I can agree to the proposal of Richard Haselgrove.

The only thing that is not completely right is the maximum cache size.

It is 10 days of connection interval + 10 days of additional cache for a total of 20 days. I don't think many people will have this setting but is it theoretical possible. So I think 1 month is the better cut off time.
ID: 646610 · Report as offensive
1mp0£173
Volunteer tester

Send message
Joined: 3 Apr 99
Posts: 8423
Credit: 356,897
RAC: 0
United States
Message 646622 - Posted: 22 Sep 2007, 16:25:23 UTC - in response to Message 646547.  

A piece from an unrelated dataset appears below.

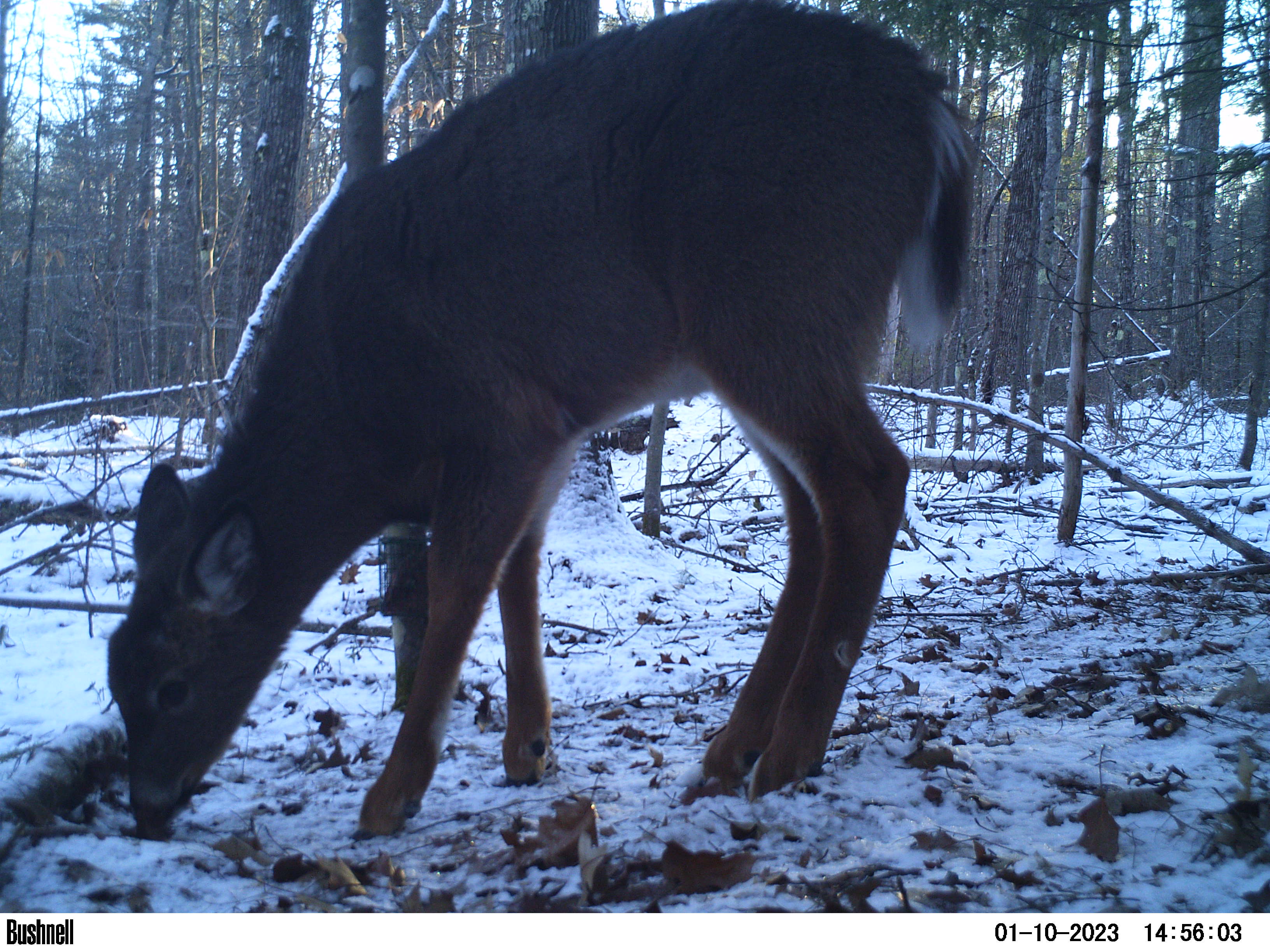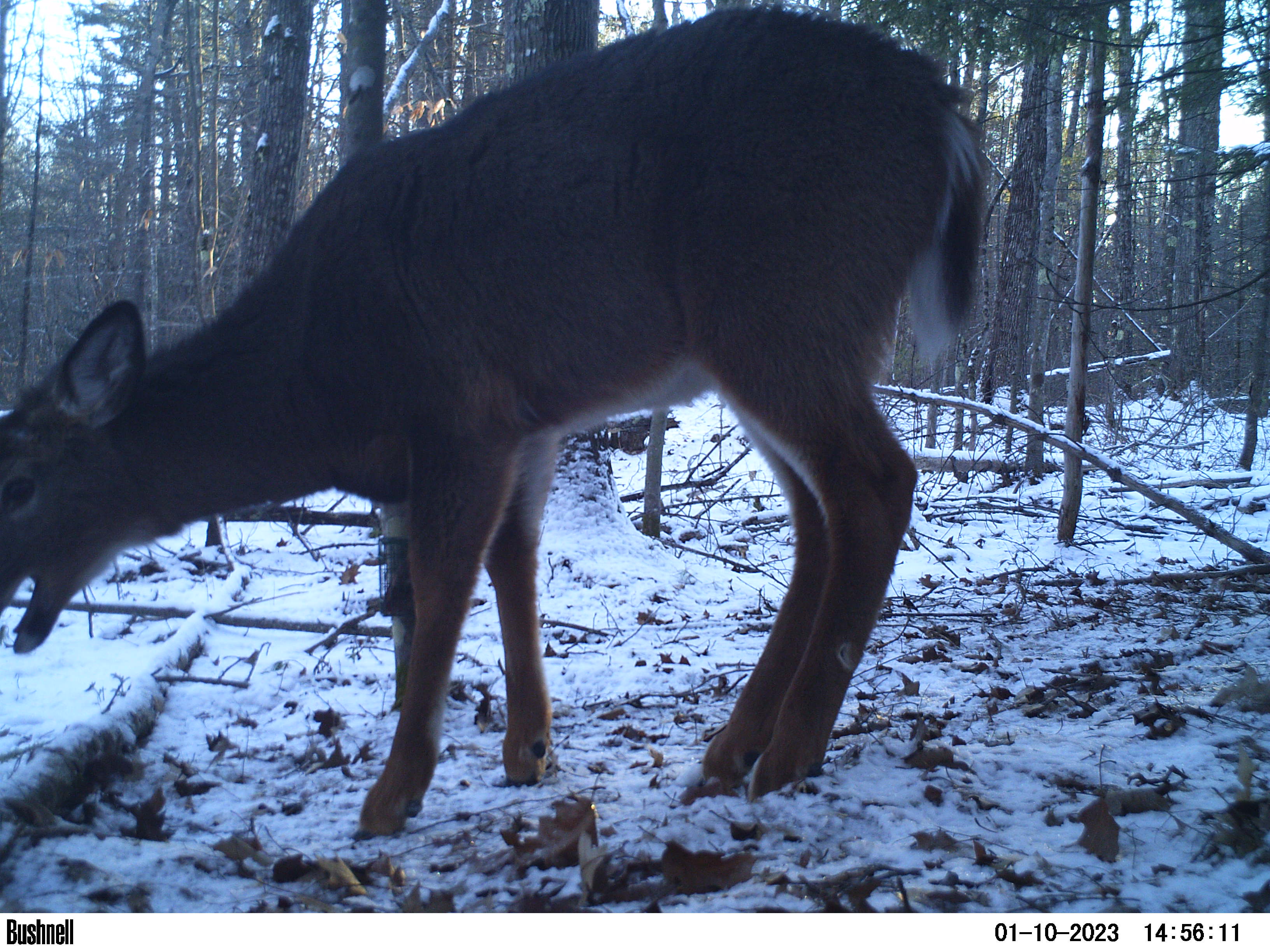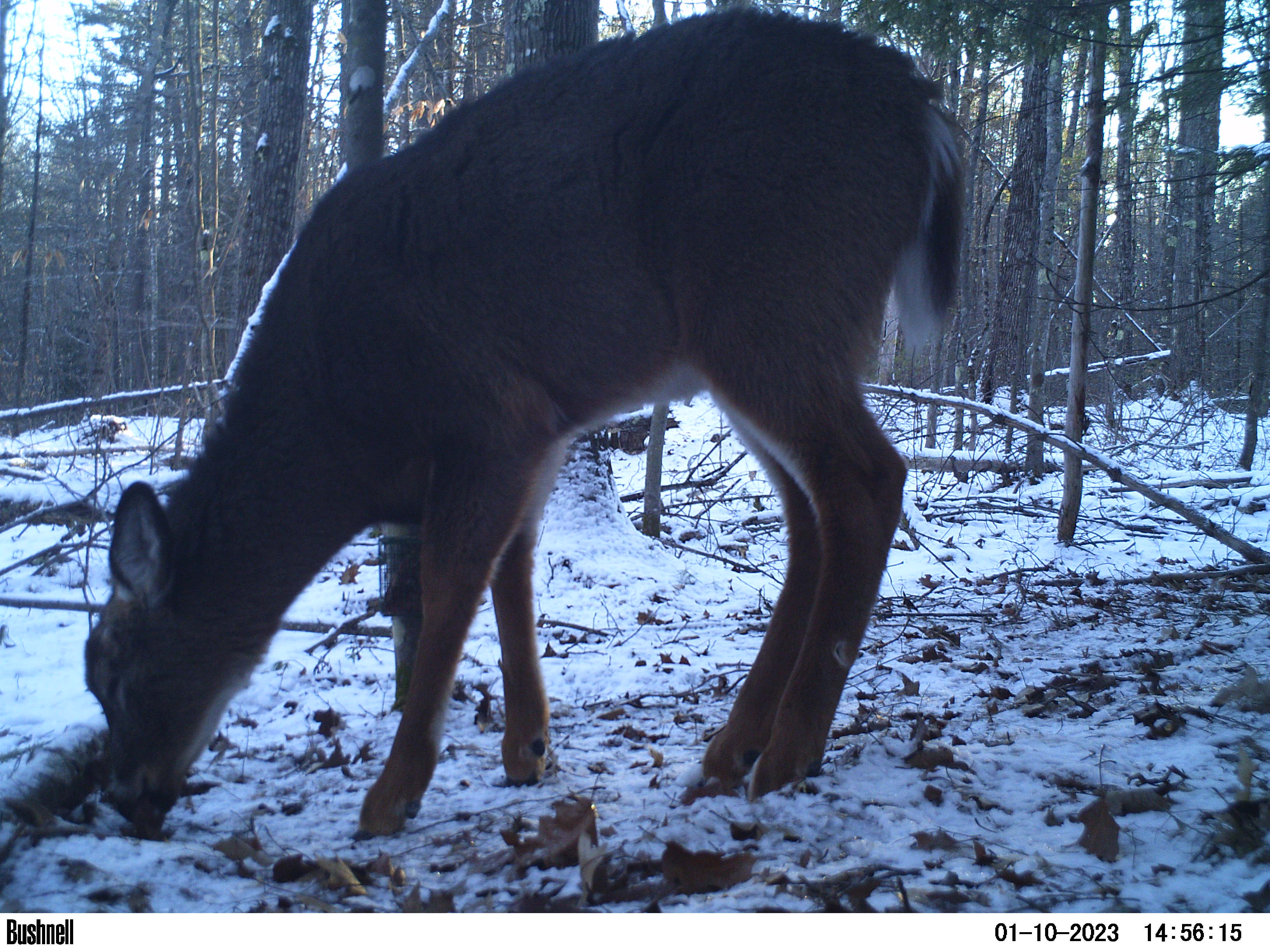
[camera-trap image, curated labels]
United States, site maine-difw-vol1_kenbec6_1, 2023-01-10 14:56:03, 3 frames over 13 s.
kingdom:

Everyone - please remember that there may be reasons why a person "drops out" of SETI other than getting tired of the project or the project's woes...

I would suggest that the vast majority of crunchers are not even aware of the "project's woes."

BOINC is loaded, and otherwise ignored.

ID: 646622 · Report as offensive
DJStarfox

Send message
Joined: 23 May 01
Posts: 1066
Credit: 1,226,053
RAC: 2
United States
Message 646714 - Posted: 22 Sep 2007, 20:53:48 UTC - in response to Message 646456.  

The BOINC system needs a heartbeat detector so that if someone doesn't make *any* contact at all for a week, then all uncrunched WUs are returned to the pool.


A week is to short. I have a old host that does about 1 wu per day.
But recently it downloaded a Einstein result and went into EDF for 2 weeks because of the short return time of these huge things.

A heartbeat detector is in principle ok but it should look at a interval of at least a month.


A week isn't too short, you'll still be contacting the server occasionally while processing a long WU.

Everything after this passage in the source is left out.